扱くだけでいいと頭ではわかっているのに、榛に触れただけで体が自分のものじゃないみたいに激しい動悸と息切れと発汗で言うことをきかない。
「・・・もういいや」
ドンッと榛に突き飛ばされて、ベッドから転げ落ちてしまった。
「トイレ行ってくる」
転がる俺を跨いで榛は部屋から出ていってしまった。
・・・いてぇ。
なんなんだよ、マジで。しろって言ったりもういいって言ったり。
立ち上がろうとして、自分の股間に違和感を覚え、目線を下げると
「え!?うううう嘘だ・・・」
勃ってる・・・。俺、ゲイかもしれないんじゃない。ゲイなんだ。男性器を触って勃つんだから。
たぶん、榛は俺がこんな状態になってるのに気付いて、突き飛ばしたんだろうな。
ただの嫌がらせでやってるだけなのに、俺がガチだったから・・・きっと、呆れてるよな。気持ち悪いって思ったかもしれない。嫌悪感を持ったに違いない。

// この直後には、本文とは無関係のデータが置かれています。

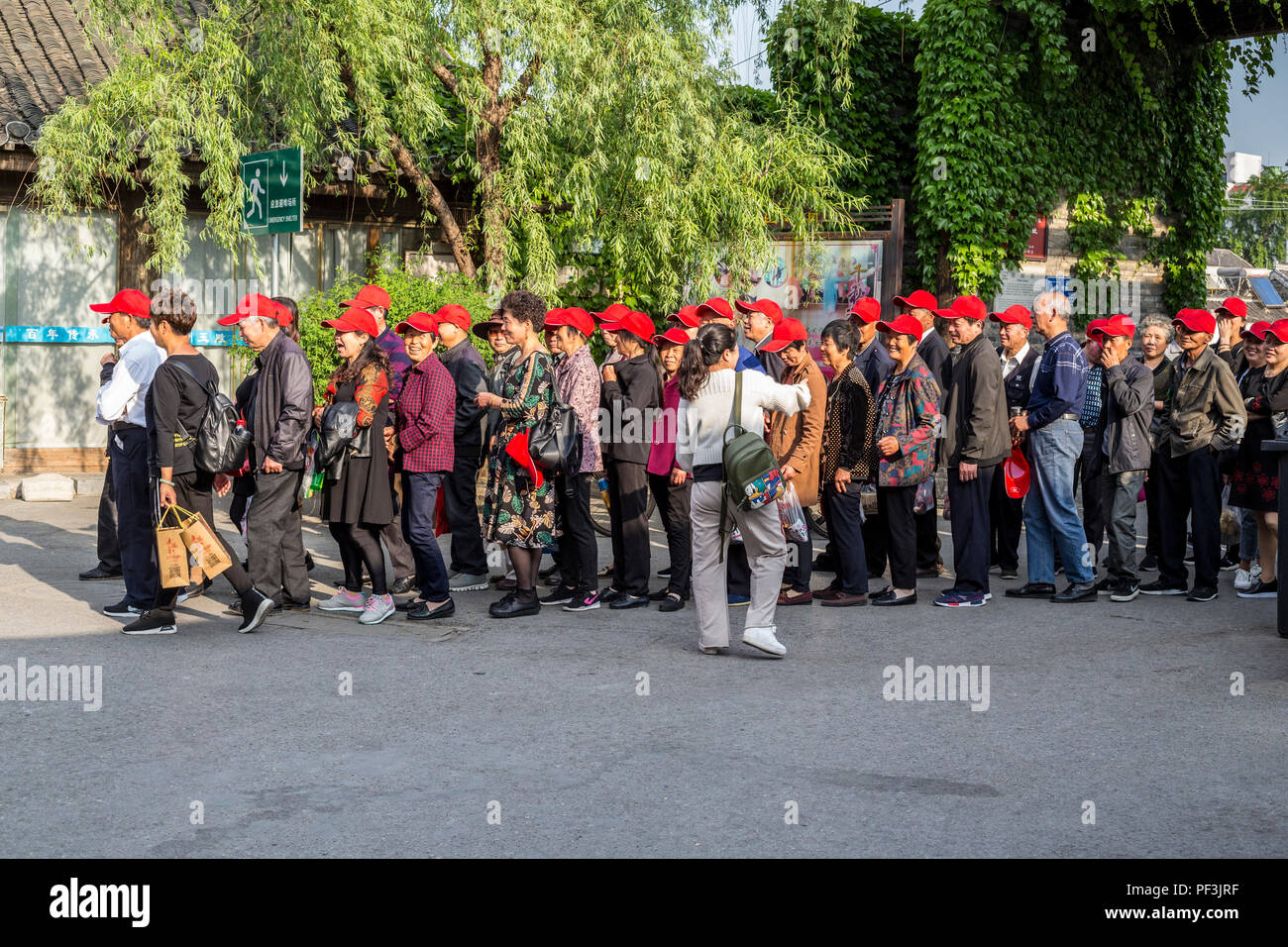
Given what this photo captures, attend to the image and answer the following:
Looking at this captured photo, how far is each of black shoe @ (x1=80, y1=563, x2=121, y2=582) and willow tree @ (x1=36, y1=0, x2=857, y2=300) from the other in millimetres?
5009

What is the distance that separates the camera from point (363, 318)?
8414 millimetres

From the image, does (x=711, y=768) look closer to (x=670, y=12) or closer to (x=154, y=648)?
(x=154, y=648)

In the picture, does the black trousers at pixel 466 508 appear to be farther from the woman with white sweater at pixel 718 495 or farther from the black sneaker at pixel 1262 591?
the black sneaker at pixel 1262 591

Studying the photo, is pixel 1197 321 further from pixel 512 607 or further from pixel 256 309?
pixel 256 309

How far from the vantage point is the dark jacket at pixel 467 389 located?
9273 mm

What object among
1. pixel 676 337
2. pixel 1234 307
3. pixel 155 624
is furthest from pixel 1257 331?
pixel 155 624

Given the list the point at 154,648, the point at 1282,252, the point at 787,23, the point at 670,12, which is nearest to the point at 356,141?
the point at 670,12

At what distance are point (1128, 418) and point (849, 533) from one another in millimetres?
2088

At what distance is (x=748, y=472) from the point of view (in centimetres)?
707

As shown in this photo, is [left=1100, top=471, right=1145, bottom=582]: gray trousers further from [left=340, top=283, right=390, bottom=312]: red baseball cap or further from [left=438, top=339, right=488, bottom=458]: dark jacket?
[left=340, top=283, right=390, bottom=312]: red baseball cap

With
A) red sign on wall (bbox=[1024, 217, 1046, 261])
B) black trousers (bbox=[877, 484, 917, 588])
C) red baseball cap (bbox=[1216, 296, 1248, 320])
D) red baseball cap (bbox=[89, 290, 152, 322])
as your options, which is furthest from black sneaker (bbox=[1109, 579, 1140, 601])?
red sign on wall (bbox=[1024, 217, 1046, 261])

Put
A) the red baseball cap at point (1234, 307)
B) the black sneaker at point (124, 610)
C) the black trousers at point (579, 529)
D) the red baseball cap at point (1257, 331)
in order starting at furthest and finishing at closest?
1. the red baseball cap at point (1234, 307)
2. the red baseball cap at point (1257, 331)
3. the black trousers at point (579, 529)
4. the black sneaker at point (124, 610)

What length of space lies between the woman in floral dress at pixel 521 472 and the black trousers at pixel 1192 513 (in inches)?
169

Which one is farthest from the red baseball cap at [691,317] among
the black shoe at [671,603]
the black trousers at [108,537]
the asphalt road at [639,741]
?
the black trousers at [108,537]
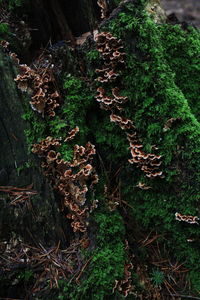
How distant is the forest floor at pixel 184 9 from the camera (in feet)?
49.9

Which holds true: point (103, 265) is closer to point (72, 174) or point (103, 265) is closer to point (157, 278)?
point (157, 278)

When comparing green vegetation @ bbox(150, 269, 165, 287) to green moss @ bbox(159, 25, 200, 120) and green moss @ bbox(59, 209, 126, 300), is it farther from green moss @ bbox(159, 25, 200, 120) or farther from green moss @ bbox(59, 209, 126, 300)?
green moss @ bbox(159, 25, 200, 120)

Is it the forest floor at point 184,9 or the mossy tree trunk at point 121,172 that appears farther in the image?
the forest floor at point 184,9

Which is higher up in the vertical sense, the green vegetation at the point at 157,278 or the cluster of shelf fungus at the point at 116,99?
the cluster of shelf fungus at the point at 116,99

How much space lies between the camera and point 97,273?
3.89 m

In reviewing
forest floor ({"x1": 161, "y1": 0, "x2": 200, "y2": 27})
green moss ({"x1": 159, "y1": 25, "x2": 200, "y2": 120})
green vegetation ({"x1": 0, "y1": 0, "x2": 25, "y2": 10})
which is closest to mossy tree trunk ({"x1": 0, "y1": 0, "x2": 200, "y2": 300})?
green moss ({"x1": 159, "y1": 25, "x2": 200, "y2": 120})

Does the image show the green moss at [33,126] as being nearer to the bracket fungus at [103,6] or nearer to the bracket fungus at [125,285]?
the bracket fungus at [103,6]

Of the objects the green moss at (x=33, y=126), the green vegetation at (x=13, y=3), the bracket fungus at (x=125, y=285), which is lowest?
the bracket fungus at (x=125, y=285)

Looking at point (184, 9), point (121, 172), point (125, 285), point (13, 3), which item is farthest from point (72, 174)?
point (184, 9)

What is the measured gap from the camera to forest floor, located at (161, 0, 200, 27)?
15205 mm

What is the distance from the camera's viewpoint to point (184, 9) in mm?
16641

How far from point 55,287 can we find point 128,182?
173 centimetres

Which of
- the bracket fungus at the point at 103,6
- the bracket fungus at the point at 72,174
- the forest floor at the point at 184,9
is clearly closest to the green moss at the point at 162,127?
the bracket fungus at the point at 103,6

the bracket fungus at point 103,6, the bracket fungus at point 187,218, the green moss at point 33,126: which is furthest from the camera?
the bracket fungus at point 103,6
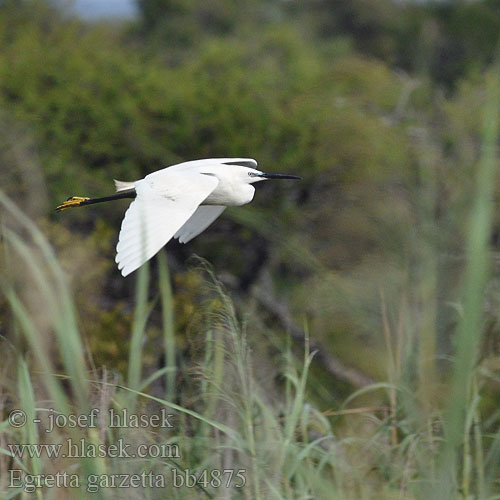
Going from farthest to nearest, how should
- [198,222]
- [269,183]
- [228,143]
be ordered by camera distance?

なんだかいたたまれなくなって、トイレに籠る榛を置いてアパートを出て学校へ向かった。
「あき!」
自分の席に座ったと同時に、榛が俺のクラスへ入ってくる。
「なんで先に行くんだよ」
なんでって・・・
榛は走って来たのか、髪が乱れてネクタイも曲がって息が上がっている。自分のクラスへ行く前にここへ来たようで、カバンも持ったまま。
「榛、学校ではタメ口やめろよ」
「そんな理由で先に行ったのかよ」
・・・違うけど・・・
「一応、先輩なんだぞ、俺」
さっき勃っていたのを榛に気付かれていたかと思うと、目を合わせることができない。
「・・・樫村先輩、ちょっと来てください」
「嫌だ。もうHRの時間だろ。早く自分のクラス行けよ」
「俺に逆らうんですか?」
逆らう?・・・ああそうか、俺は榛のおもちゃだもんな。
「・・・わかった。行く」
榛の後に続いて、屋上出入口の踊り場まで来る。
「あき、座って」
階段に座った榛の横に座らされる。
「なんで黙って置いてくんだよ」
「・・・別に、ただ遅刻したくなかったから」
「ふーん・・・」
・・・気まずい。
「俺の事、好きになったからじゃないの?」
・・・は?
「あき、俺の触って勃ってたじゃん」
やっぱバレてた。
「俺の事マジで好きになっちゃった?」
「違う!」
「じゃあなんで勃ってたんだよ」
・・・それは、俺が、ゲイ、だからだ。
「言えよ。じゃないと・・・」
「ゲイなんだよ!」
・・・言ってしまった。
「え・・・?あきが?」
「女を好きになったことがない。興味無いんだ、女に」
「男が好きって事?」
「それもよくわかんないんだけど・・・でも今朝、榛の触って・・・自分でもわかんねーうちに・・・勃ってて」
「それで男が好きだって思ったわけ?」
「・・・うん」
・・・沈黙が重い。
「榛はからかってるだけなのに、俺がガチでゲイだって知ったら、気持ち悪いだろ。だから、もうほっといてくれよ」
「・・・ほっとけるわけねーだろ」
・・・え?
「あきのそんなネタ聞いて、俺がほっとくと思ってんの?」
「気持ち悪くねぇの?」
「気持ち悪い?全然」
榛・・・!ほんとはいいヤツなんだな・・・
「あきがゲイなら、俺と付き合ってることに何の問題も無いんじゃん。今まで以上にあきに手出していいってことだろ?」
「へ・・・?いや、それは違うんじゃ・・・」
「遠慮すんなよ。虐めるだけじゃなくて、ちゃーんと彼氏としての仕事もしてやるよ」
ちょっと待って。なんかおかしな方向になってるぞ。
「あき、楽しみにしてろよ!」
榛は、立ち上がって軽い足取りで階段を降りて行ってしまう。
え・・・。なんでこうなっちゃうんだ?
なんで気持ち悪がるどころか、ウキウキしちゃってんの?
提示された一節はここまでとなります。